- PROBLEM A: Print the part of the passage on the Talking Blues report that starts with "The commissioning and" and goes on through "their own report.".

- PAGE EXCERPT:
The report revealed that almost all the young people interviewed were living in constant fear of being stopped and questioned by the police. “Our aim is not to knock the police,” wrote Clare Short in her introduction. “But the extent and depth of the feeling of injustice expressed in the interviews reflects a serious problem. And whilst it would be a serious mistake to blame the police for all that is wrong, it would be very foolish indeed not to accept that there is an urgent need for improvement in police attitudes and behaviour.”

This sentiment stood in stark contrast to the Shades of Grey report which had basically exonerated the police and traded on the racist trope that black people were much more disposed towards violence and criminality. The cruel irony of this position was exposed when crime statistics for Handsworth – one of the main areas of settlement for people from the Caribbean – showed that it had one of the lowest levels of recorded crime in the West Midlands and was the only sub-division (of 12) to experience a fall in 1977.

The commissioning and execution of the Talking Blues report was a massive community effort. Clare Short had been involved in discussions with senior police officers in 1976 about tensions between young black people and the police. This led to the commissioning of the Shades of Grey report, but Short was wary of the choice of author, John Brown, because of his close association with the police. Concerned that his report would turn out to be a whitewash, she began to mobilise members of the black community to produce their own report.

- PROBLEM B: Render the rows from the line with "From the viewpoint" through the line with "12.4 metres" as a JSON list of strings, one string per line, leaving out blank lines.

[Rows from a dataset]
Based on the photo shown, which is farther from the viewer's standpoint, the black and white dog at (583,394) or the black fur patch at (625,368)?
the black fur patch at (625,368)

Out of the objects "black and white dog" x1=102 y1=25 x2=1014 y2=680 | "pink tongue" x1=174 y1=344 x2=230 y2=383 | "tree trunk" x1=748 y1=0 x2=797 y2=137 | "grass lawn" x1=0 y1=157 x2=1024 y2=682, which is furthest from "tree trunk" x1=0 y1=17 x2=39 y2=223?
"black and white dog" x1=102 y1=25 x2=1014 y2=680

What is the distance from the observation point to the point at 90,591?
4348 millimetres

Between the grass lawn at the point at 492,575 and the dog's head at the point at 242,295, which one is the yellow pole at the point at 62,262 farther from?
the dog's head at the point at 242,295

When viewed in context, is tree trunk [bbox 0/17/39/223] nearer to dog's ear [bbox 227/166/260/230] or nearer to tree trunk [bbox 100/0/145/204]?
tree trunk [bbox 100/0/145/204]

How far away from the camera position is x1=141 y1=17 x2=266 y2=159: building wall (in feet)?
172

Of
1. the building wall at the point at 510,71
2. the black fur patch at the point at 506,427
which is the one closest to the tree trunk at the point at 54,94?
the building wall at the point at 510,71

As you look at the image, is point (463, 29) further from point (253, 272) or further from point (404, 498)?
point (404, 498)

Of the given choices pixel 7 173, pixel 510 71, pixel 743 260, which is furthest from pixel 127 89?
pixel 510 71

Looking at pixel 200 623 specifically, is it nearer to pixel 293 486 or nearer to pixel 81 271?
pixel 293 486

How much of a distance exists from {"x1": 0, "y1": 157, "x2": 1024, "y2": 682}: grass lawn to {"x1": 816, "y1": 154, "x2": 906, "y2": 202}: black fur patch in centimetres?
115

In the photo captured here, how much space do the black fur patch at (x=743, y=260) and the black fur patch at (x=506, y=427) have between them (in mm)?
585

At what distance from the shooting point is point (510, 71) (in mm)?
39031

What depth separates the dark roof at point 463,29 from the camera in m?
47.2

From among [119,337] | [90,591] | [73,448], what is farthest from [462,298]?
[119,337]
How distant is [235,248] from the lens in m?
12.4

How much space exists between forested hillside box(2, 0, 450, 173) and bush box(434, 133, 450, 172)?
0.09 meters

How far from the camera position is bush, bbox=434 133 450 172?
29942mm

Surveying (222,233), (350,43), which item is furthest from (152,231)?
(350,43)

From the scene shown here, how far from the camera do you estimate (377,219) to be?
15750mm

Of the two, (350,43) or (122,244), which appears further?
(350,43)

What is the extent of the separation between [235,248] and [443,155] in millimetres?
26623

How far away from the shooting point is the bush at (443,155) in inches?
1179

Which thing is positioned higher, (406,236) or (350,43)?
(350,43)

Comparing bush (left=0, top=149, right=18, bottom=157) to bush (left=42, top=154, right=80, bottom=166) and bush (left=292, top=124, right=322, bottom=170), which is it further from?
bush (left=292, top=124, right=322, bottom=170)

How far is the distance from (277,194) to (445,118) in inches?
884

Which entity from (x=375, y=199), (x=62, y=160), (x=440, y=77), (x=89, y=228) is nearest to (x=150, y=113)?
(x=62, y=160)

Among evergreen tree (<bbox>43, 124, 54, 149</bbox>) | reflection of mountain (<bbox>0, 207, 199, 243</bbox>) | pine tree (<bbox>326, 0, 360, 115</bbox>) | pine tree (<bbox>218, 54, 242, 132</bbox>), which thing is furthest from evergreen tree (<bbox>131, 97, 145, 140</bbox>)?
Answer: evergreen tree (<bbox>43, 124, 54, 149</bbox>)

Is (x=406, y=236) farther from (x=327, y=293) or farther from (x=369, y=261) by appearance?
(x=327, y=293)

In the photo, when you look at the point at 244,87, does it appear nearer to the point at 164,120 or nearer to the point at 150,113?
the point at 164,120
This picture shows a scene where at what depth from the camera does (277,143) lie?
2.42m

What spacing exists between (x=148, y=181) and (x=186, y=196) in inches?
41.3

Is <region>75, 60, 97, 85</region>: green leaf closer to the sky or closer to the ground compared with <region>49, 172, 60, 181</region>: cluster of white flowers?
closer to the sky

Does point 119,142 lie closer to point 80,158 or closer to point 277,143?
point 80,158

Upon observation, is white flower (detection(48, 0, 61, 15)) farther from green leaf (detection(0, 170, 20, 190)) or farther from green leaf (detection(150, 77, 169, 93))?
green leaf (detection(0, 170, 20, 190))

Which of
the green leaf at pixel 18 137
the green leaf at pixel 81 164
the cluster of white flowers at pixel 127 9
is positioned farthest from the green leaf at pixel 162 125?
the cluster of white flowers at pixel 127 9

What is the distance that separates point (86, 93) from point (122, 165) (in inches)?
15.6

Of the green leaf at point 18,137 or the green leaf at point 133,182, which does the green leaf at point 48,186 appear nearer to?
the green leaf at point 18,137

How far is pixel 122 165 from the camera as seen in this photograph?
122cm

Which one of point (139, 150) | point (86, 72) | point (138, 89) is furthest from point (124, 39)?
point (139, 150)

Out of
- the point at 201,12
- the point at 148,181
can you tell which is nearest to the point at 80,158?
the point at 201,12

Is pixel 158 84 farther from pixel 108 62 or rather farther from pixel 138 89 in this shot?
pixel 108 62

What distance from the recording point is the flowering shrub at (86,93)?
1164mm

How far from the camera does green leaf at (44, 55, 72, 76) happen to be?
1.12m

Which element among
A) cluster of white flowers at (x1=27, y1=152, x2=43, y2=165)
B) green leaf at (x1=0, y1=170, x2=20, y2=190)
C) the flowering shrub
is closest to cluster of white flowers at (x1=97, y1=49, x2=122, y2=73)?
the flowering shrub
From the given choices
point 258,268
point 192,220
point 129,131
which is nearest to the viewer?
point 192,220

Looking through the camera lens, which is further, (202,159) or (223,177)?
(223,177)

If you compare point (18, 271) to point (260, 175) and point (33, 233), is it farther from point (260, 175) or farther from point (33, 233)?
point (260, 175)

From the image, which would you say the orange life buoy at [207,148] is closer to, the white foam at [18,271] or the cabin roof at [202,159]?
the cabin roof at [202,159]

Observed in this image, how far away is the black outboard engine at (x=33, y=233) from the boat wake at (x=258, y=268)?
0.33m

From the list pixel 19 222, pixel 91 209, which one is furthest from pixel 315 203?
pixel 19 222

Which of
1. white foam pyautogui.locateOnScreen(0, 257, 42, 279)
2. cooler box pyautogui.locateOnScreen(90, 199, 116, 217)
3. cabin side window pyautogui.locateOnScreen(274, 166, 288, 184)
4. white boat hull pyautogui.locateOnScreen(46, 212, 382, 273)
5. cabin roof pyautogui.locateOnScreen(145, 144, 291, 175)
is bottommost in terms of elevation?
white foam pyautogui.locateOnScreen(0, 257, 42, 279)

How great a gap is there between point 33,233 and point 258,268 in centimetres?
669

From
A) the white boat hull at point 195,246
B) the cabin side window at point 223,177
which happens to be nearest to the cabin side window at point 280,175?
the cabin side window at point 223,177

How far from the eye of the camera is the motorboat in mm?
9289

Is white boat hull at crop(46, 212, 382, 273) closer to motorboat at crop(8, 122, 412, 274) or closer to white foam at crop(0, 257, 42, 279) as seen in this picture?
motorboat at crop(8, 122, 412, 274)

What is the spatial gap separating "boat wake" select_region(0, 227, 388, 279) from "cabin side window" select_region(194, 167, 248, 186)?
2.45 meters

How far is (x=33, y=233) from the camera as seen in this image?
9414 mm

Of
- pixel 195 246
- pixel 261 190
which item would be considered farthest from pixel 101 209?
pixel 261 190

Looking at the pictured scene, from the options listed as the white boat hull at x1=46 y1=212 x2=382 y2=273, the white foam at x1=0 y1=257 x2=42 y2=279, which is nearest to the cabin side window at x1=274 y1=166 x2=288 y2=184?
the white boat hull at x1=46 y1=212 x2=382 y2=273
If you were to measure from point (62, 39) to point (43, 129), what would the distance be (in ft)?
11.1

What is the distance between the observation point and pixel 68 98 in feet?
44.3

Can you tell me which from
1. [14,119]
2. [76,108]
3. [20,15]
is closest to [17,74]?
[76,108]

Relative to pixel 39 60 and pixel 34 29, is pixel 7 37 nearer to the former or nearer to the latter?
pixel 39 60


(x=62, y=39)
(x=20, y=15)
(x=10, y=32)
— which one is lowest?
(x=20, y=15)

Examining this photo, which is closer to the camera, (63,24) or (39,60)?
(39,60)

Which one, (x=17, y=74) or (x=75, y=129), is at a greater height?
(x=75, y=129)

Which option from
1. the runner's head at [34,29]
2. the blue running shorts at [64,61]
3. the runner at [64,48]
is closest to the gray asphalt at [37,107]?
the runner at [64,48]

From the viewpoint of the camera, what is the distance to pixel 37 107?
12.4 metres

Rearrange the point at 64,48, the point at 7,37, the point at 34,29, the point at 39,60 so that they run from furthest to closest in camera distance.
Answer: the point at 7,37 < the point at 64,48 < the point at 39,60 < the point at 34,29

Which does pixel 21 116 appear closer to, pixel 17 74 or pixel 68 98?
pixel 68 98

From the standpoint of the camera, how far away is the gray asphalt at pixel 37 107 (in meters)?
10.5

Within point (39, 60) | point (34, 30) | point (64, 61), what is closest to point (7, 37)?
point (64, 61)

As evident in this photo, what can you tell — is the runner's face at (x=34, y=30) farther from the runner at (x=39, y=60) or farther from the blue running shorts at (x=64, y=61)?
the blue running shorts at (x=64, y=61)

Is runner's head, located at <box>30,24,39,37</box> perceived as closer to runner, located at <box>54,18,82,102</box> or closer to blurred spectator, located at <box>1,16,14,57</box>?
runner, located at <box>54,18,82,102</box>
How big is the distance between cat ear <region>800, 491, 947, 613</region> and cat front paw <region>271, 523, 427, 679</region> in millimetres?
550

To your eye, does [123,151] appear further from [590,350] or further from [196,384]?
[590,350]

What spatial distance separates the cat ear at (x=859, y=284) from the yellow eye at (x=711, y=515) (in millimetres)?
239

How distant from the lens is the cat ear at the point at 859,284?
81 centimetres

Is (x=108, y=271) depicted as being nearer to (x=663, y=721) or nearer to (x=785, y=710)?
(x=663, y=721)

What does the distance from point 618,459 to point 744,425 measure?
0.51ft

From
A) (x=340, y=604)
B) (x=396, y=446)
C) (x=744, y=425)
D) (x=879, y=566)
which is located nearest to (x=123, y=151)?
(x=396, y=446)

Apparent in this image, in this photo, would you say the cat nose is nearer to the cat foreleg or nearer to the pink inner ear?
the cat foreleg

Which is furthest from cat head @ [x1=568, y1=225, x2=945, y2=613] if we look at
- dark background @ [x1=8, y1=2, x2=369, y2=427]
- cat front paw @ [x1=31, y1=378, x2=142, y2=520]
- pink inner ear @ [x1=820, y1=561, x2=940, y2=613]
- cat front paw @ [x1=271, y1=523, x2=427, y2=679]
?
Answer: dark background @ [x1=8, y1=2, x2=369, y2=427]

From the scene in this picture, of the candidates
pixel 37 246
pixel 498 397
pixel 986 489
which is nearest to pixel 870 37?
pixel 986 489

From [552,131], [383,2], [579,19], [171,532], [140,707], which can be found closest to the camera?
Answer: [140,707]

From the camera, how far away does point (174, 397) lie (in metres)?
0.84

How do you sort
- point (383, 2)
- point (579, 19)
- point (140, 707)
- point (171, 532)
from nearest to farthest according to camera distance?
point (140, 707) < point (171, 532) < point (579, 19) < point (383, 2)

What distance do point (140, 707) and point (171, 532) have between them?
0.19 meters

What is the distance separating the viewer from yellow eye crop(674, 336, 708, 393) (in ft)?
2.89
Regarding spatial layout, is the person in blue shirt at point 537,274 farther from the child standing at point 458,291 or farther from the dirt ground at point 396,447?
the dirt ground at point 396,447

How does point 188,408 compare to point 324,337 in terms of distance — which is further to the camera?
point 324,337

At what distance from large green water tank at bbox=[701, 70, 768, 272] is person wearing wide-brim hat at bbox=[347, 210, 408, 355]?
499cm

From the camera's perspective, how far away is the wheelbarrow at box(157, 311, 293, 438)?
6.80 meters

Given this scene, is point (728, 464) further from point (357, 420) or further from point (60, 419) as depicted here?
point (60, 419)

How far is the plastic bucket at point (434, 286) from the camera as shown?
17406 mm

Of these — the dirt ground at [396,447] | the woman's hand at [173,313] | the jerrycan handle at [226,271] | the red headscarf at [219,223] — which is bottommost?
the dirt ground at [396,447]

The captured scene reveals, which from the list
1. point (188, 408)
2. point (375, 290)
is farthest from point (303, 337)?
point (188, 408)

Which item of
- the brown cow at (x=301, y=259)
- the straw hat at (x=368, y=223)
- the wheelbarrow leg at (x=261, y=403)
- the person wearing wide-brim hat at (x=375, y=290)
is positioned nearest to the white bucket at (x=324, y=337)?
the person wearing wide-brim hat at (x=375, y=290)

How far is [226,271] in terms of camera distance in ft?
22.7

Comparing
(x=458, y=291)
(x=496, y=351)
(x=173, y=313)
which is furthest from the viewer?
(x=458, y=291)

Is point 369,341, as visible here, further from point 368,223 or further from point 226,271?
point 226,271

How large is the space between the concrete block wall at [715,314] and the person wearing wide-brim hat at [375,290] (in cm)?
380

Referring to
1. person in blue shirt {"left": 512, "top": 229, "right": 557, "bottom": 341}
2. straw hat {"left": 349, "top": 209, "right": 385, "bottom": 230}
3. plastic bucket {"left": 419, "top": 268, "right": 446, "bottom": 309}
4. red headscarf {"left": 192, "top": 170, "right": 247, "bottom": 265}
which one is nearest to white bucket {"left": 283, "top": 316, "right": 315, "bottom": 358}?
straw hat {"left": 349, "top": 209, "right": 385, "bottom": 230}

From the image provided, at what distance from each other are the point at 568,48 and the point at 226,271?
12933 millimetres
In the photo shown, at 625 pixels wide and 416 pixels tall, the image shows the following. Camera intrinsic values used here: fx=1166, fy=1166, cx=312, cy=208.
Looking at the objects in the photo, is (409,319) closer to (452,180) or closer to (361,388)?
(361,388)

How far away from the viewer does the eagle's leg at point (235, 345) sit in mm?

- FINAL ANSWER A:
The commissioning and execution of the Talking Blues report was a massive community effort. Clare Short had been involved in discussions with senior police officers in 1976 about tensions between young black people and the police. This led to the commissioning of the Shades of Grey report, but Short was wary of the choice of author, John Brown, because of his close association with the police. Concerned that his report would turn out to be a whitewash, she began to mobilise members of the black community to produce their own report.

- FINAL ANSWER B:
[
  "From the viewpoint of the camera, what is the distance to pixel 37 107?",
  "12.4 metres"
]